Comprehensive proteomic characterization of pulmonary arterial hypertension in Chinese people.

BACKGROUND: Pulmonary arterial hypertension (PAH), a serious disease, is characterized by various degrees of pulmonary vascular remodeling, inflammation, and increased vascular resistance, leading to fatalities in patients with severe conditions. However, the molecular mechanisms underlying the pathogenesis of PAH remain incompletely understood. METHODS: RNA sequencing (RNA-seq), 4D label-free proteomics, and phosphoproteomics were employed to detect the levels of mRNA, proteins, and phosphorylation modification in the lung tissues of PAH patients, compared to those in the control group. Parallel reaction monitoring (PRM) was subsequently performed to verify the differentially expressed proteins (DEPs) identified by proteomic profiling. RESULTS: After data filtering (|log2FoldChange| > 1 and p < 0.05), the PAH group exhibited 967 differentially expressed genes (DEGs), 764 DEPs, and 411 phosphorylated DEPs compared with those of the control group.
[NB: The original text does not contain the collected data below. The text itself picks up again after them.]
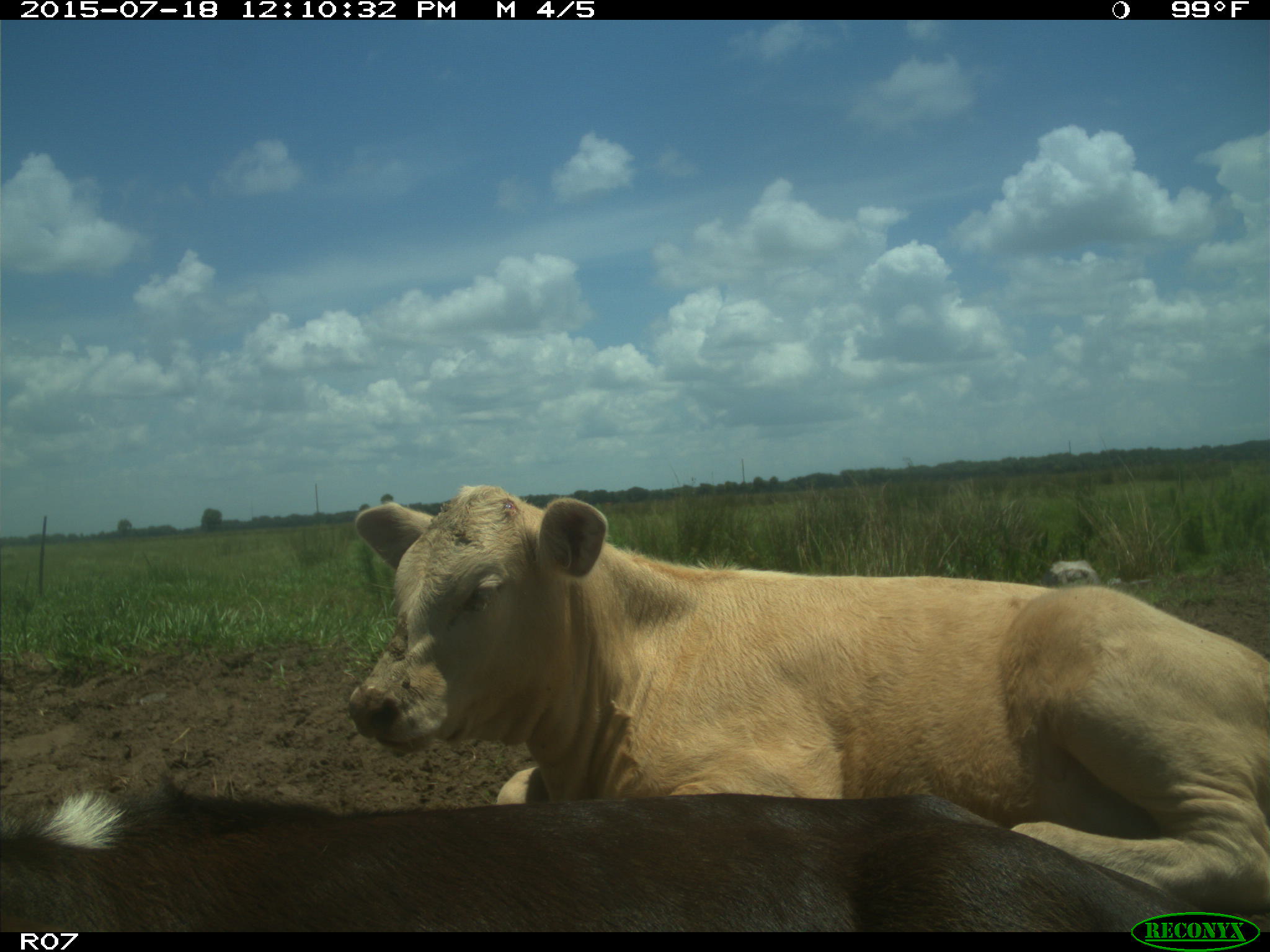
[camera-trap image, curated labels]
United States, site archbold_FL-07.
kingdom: Animalia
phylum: Chordata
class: Mammalia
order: Artiodactyla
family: Bovidae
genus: Bos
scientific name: Bos taurus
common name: domestic cow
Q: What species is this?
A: Bos taurus (domestic cow).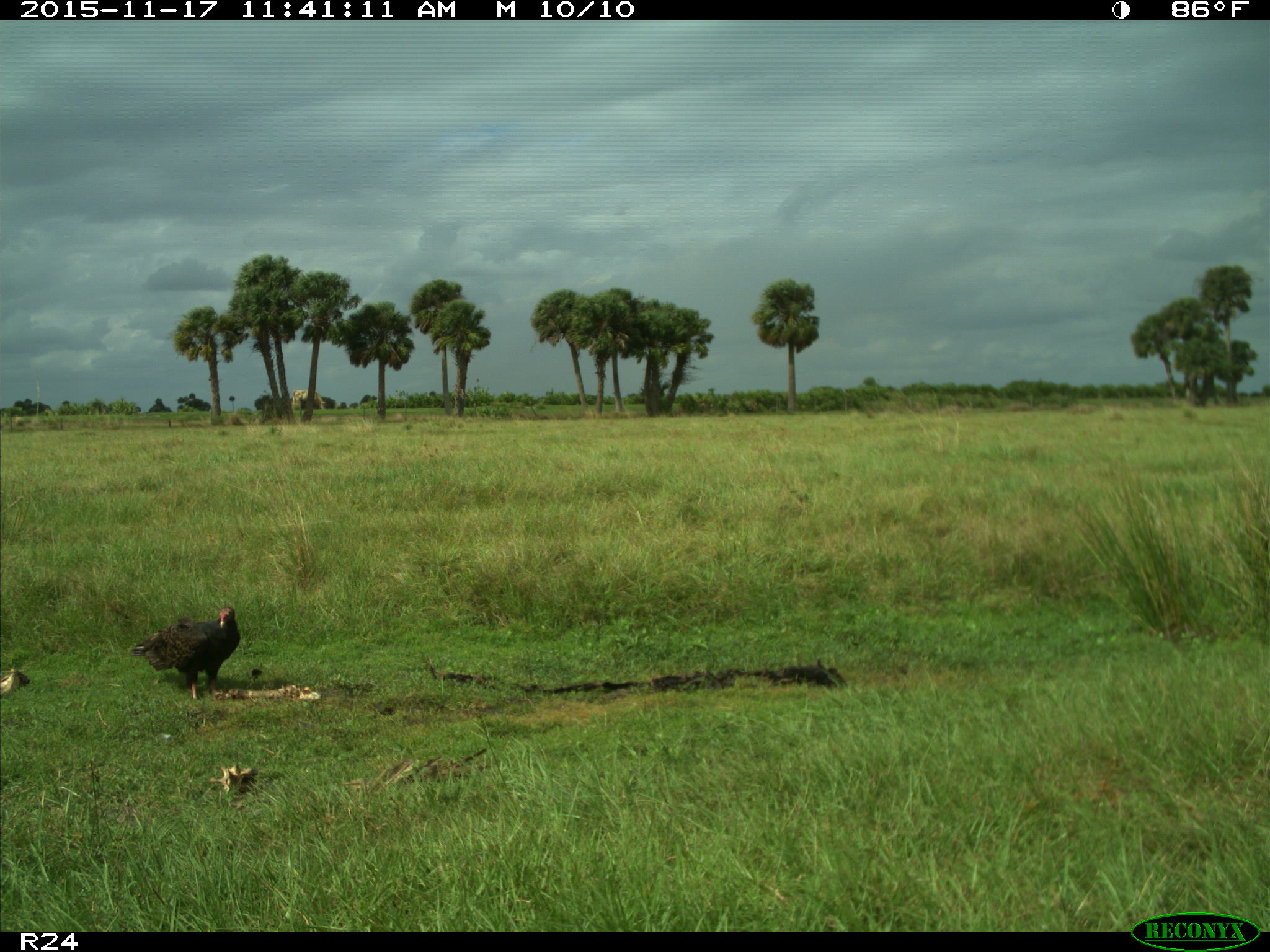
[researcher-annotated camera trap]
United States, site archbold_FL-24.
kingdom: Animalia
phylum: Chordata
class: Aves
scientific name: Aves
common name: birds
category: unidentified bird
Unidentified bird (birds) (Aves).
By integrating transcriptomic and proteomic analyses, 54 proteins were identified with consistent changes at both levels. We analyzed several proteins using PRM, including known candidates such as enolase 1 (ENO1) and chloride intracellular channel 1 (CLIC1), as well as novel proteins such as caveolin-2 (CAV2) and eukaryotic translation initiation factor (EIF2A). Gene Ontology (GO) and Kyoto Encyclopedia of Genes and Genomes (KEGG) analyses of DEPs showed significant enrichment of biological processes associated with inflammatory response, oxidative stress, and tissue remodeling. Phosphorylated DEPs showed significant enrichment in key pathways, including autophagy, apoptosis, and hypoxia inducible factor (HIF) signaling, all of which were closely associated with PAH. CONCLUSION: Dysregulated pathways such as autophagy, apoptosis, and HIF-1 signaling, along with altered genes or proteins, contribute to PAH by inducing pulmonary vascular remodeling and chronic vasoconstriction. These findings may facilitate the discovery of novel therapeutic targets and effective treatment strategies for PAH.